> **Passage for review**:
----

BUFFALO, N.Y. -- Ann McElroy, PhD, associate professor of anthropology at the University at Buffalo, will receive the Society for Applied Anthropology's 2012 Sol Tax Distinguished Service Award in recognition of "long term and truly distinguished service to the Society."

The award, which will be presented during the 2012 Annual Meeting of the SfAA in Baltimore, Md., March 28-31, was established to honor the memory and career of Sol Tax, PhD, an internationally renowned University of Chicago anthropologist who organized anthropology as a global discipline and helped establish the field of "action anthropology," an approach in which researchers work to help solve social problems.

McElroy joined the UB faculty in 1971 as a specialist in psychological anthropology and arctic ethnology. Her research expanded to the emerging field of medical anthropology, and in 1979 she co-authored "Medical Anthropology in Ecological Perspective," now in its fifth edition.

With her fellow UB faculty members, McElroy developed a series of applied research and training programs, including Research Careers in Anthropology, an MS/PhD track in anthropology and social epidemiology, and an MA concentration in applied medical anthropology.

These programs have offered students opportunities for applied research on migrant farm worker health in Western New York, services for refugees and immigrants in inner city neighborhoods, the community integration of persons with traumatic brain injury, alternative childbirth management options, and study of gaps and needs in services to Niagara County families affected by trauma, grief and loss.

McElroy also served on the faculty advisory committee that helped established the Center for Disability Studies at UB, which now offers an interdisciplinary master's degree, and she is preparing for publication the text "Disability and Diversity: Anthropological Approaches to Impairment and Disability."

Her additional activities in applied anthropology include research on educational change in rural Iran, clinical training in geriatrics in southern Germany, participatory action research among farm labor activists in northern California and several years as consultant to childbirth reformers and midwifery advocates in Western New York.

McElroy's longitudinal research in Inuit communities includes work with elders in four Baffin Island communities, where she recorded their memories and narratives of encounters with missionaries, traders, teachers and other agents of change as children and youth in the 1920s and 1930s. This research is published in "Nunavut Generations: Change and Continuity in Baffin Island Inuit Communities" (Waveland Press Inc., 2008).

A member of the Society for Applied Anthropology since 1976 and a Sustaining Fellow since 2001, McElroy coordinated a health network as part of the SfAA Committee on Regional and Special Interest Groups and Affiliations, chaired the national organizing meeting of the Resource Group in Health and Anthropology, and co-organized and co-chaired the Health and Anthropology Network symposium, "Knowledge Utilization in the Health Policy Process." This symposium led to the publication of "Making Our Research Useful: Case Studies in the Utilization of Anthropological Knowledge" (1989).

----

> **Information**:
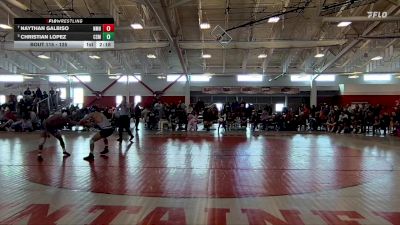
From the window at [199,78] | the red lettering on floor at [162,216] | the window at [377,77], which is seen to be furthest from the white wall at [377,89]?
the red lettering on floor at [162,216]

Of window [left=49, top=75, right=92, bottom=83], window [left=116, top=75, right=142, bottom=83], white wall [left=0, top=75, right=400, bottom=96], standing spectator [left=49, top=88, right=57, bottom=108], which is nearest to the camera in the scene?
standing spectator [left=49, top=88, right=57, bottom=108]

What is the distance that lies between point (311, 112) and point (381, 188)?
699 inches

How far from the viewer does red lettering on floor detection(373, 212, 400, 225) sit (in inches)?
187

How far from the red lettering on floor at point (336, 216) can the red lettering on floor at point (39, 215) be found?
320cm

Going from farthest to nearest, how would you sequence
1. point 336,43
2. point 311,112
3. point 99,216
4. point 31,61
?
point 31,61 → point 311,112 → point 336,43 → point 99,216

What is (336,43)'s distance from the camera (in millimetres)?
22125

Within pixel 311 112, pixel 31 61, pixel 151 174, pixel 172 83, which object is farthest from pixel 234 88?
pixel 151 174

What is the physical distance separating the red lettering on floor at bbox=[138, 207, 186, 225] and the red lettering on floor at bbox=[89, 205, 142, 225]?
276mm

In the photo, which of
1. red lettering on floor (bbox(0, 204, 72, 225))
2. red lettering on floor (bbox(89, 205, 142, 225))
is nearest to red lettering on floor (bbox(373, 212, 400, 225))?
red lettering on floor (bbox(89, 205, 142, 225))

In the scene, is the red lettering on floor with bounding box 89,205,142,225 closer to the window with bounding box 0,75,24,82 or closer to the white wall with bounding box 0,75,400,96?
the white wall with bounding box 0,75,400,96

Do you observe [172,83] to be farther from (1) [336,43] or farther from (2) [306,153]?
(2) [306,153]

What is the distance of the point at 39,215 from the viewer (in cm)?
488
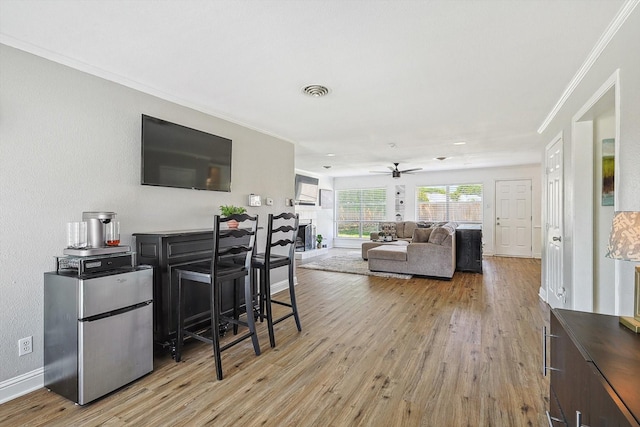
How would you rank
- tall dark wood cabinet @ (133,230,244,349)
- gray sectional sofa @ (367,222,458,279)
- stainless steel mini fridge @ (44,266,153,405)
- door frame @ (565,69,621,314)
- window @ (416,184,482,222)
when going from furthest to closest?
window @ (416,184,482,222) → gray sectional sofa @ (367,222,458,279) → door frame @ (565,69,621,314) → tall dark wood cabinet @ (133,230,244,349) → stainless steel mini fridge @ (44,266,153,405)

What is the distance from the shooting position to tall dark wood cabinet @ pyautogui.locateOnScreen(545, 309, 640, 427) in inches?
33.4

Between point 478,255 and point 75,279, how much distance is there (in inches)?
245

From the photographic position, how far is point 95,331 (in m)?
2.02

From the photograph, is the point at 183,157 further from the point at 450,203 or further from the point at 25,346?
the point at 450,203

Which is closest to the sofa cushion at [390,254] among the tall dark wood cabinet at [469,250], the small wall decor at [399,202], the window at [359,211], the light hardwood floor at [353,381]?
the tall dark wood cabinet at [469,250]

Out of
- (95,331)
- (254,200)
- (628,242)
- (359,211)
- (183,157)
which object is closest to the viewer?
(628,242)

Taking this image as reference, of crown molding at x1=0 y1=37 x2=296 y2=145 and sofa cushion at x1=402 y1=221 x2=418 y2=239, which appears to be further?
sofa cushion at x1=402 y1=221 x2=418 y2=239

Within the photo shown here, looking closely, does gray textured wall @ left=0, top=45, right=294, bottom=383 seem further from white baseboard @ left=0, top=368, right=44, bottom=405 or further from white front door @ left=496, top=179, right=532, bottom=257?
white front door @ left=496, top=179, right=532, bottom=257

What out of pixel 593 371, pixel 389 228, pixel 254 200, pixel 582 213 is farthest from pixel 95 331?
pixel 389 228

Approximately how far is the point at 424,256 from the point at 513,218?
13.2 feet

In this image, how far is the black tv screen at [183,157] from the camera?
284cm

----

> **Your tasks**:
a) Please summarize the award announcement in two sentences.
b) According to the award announcement, in what city will the 2012 Annual Meeting of the SfAA be held?

> **Results by task**:
a) Ann McElroy, an associate professor of anthropology at the University at Buffalo, will receive the Society for Applied Anthropology's 2012 Sol Tax Distinguished Service Award for long-term and distinguished service to the Society. Since joining the UB faculty in 1971, she has co-authored "Medical Anthropology in Ecological Perspective," helped develop applied research and training programs, carried out longitudinal research in Baffin Island Inuit communities, and held several organizing roles within the Society.

b) Baltimore, Md.